Abstract:
Objectives Video surveillance system plays a vital role in the field of security and supervision. How to automatically and accurately identify abnormal pedestrian behaviors or events with potential security threats from videos without human intervention, and reduce the pressure of manual review of a large number of video surveillance images, is one of the current research hotspots in the field of computer vision. In recent years, the rapid development of artificial intelligence technology has greatly improved video anomaly detection technology. However, there are still challenges in distinguishing subtle differences between abnormal and normal behavior in changing and diverse environments.

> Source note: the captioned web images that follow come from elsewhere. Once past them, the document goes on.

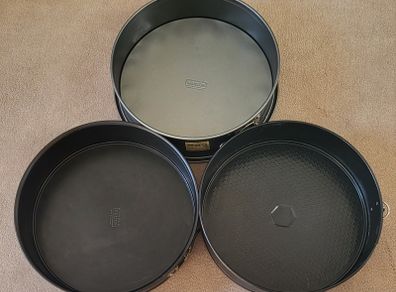 Baking tins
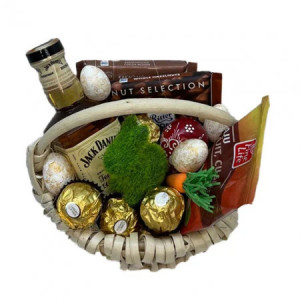 Cos cadou de Paste, Jack Daniel’s Honey 200ml, Ciocolata cu lapte si alune, Caju prajit, praline Ferrero, iepuras decorativ si alte decoratiuni
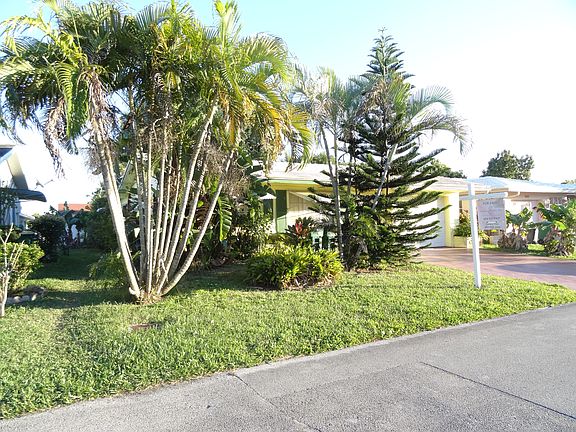 3rd image of 4932 NW 48th Ave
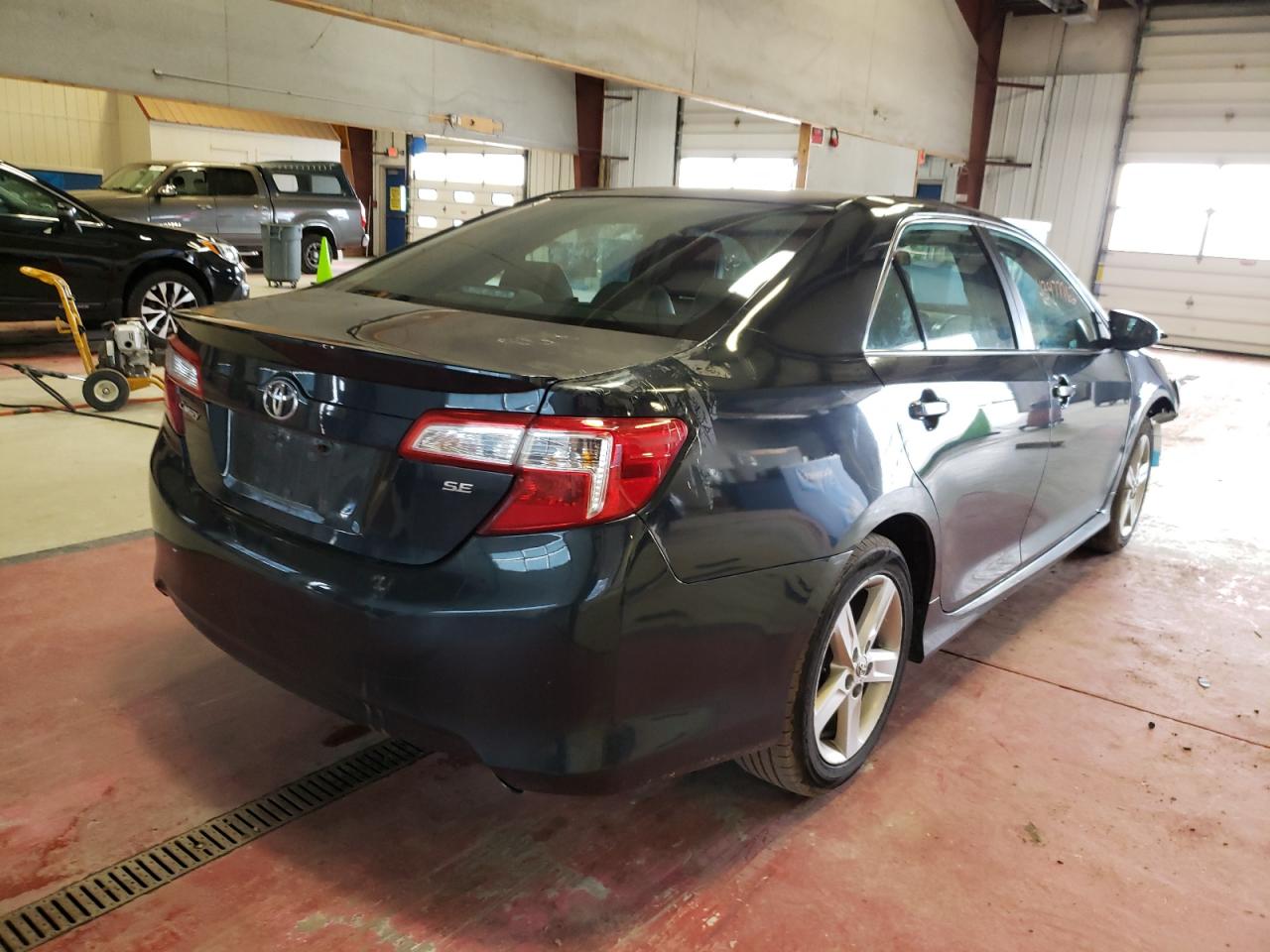 Photo 4 from auction – 2013 TOYOTA CAMRY L with VIN 4T1BF1FK7DU261478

Methods We construct a new video pedestrian anomaly detection model based on bidirectional prediction generative adversarial network (BiP-GAN). The model mainly includes CCA-U-Net generator and Globle-Patch discriminator. The advantages of optical flow model in capturing optical flow changes and image sequence motion characteristics are used to calculate the loss function of the generator and discriminator. Based on the classic U-Net module, the criss-cross attention (CCA)-U-Net generator introduces CCA module to enhance the recognition ability of the model for the key features of video behavior. Globle-patch discriminator combines the global and local feature perception advantages of Globle discriminator and Patch discriminator, improves the global and local feature perception ability of the model, and the robustness and accuracy of the model. The pre-training strategy of BiP-GAN adopts the bidirectional prediction mode of the first 4 frames of forward prediction and the last 4 frames of reverse prediction, so that the model can better combine the context features of the image sequence and generate prediction frames with better image quality. In addition, BiP-GAN uses a learning rate decay method combining Warm-up and cosine annealing function (CAF) to speed up the model to find the global optimal solution, thus saving computing resources.

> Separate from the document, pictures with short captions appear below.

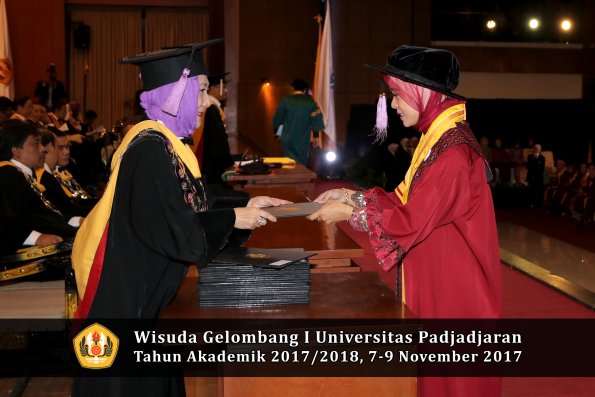 Wisuda Unpad Gel I TA 2017_2018  Fakultas kedokteran gigi oleh  Dekan 012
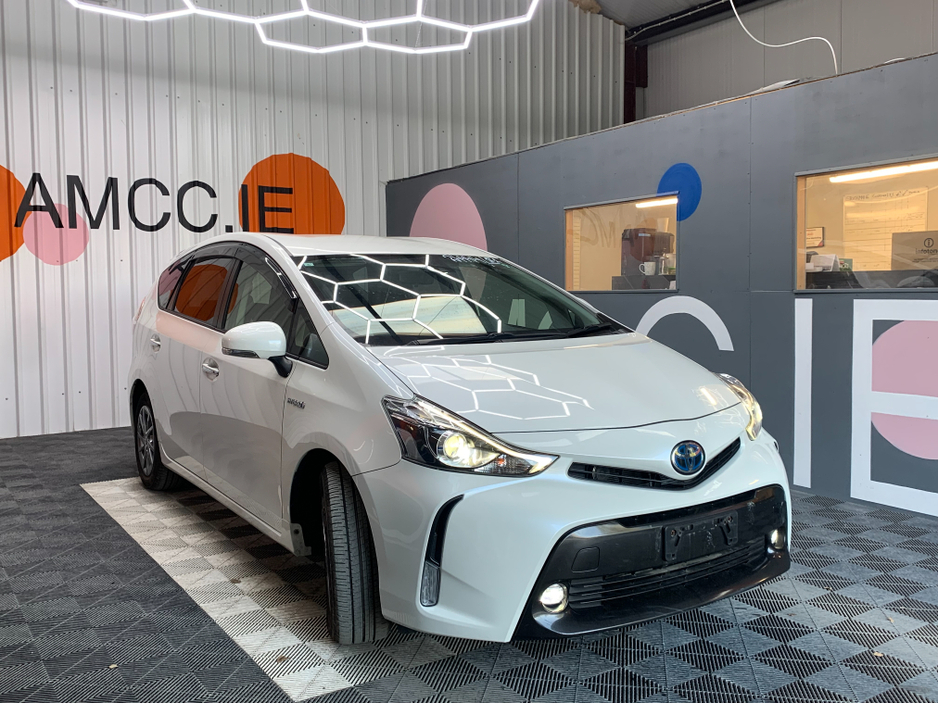 2017 Toyota Prius 1.8 HYBRID 7 SEATER / 122k KMs / Reverse Camera, Cruise Control & More €19,950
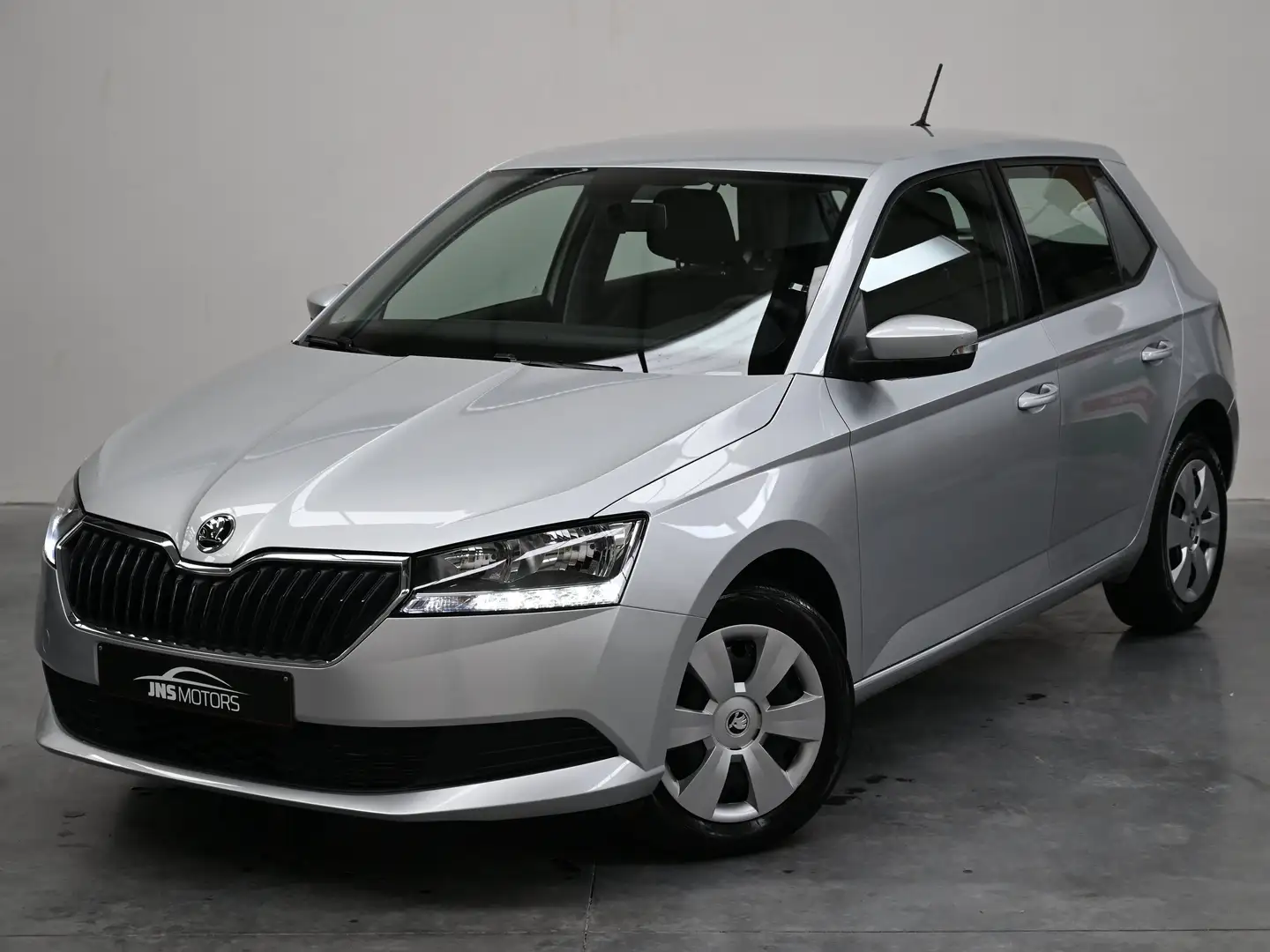 Skoda Fabia 1.0i Active Zilver - 1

Results BiP-GAN is verified and analyzed by using the public datasets CUHK Avenue, UCSD ped2 and ShanghaiTech. The average area under the curve of BiP-GAN is 87.3, 96.2 and 73.9, respectively. All of them are higher than the existing classic models (such as Ada-GAN, Con-GAN, Mul-GAN). Ablation experiments show the effectiveness of the CCA-U-Net generator, Globle-Patch discriminator, bidirectional prediction strategy, and the learning rate decay method combining Warm-up and CAF for the model.
Conclusions The proposed BiP-GAN model effectively enhances the accuracy and robustness of video anomaly detection through bidirectional prediction, attention mechanisms, multi-scale discrimination, and an optimized training strategy. Experimental results demonstrate its superiority over existing models, confirming its potential for practical application in intelligent surveillance systems.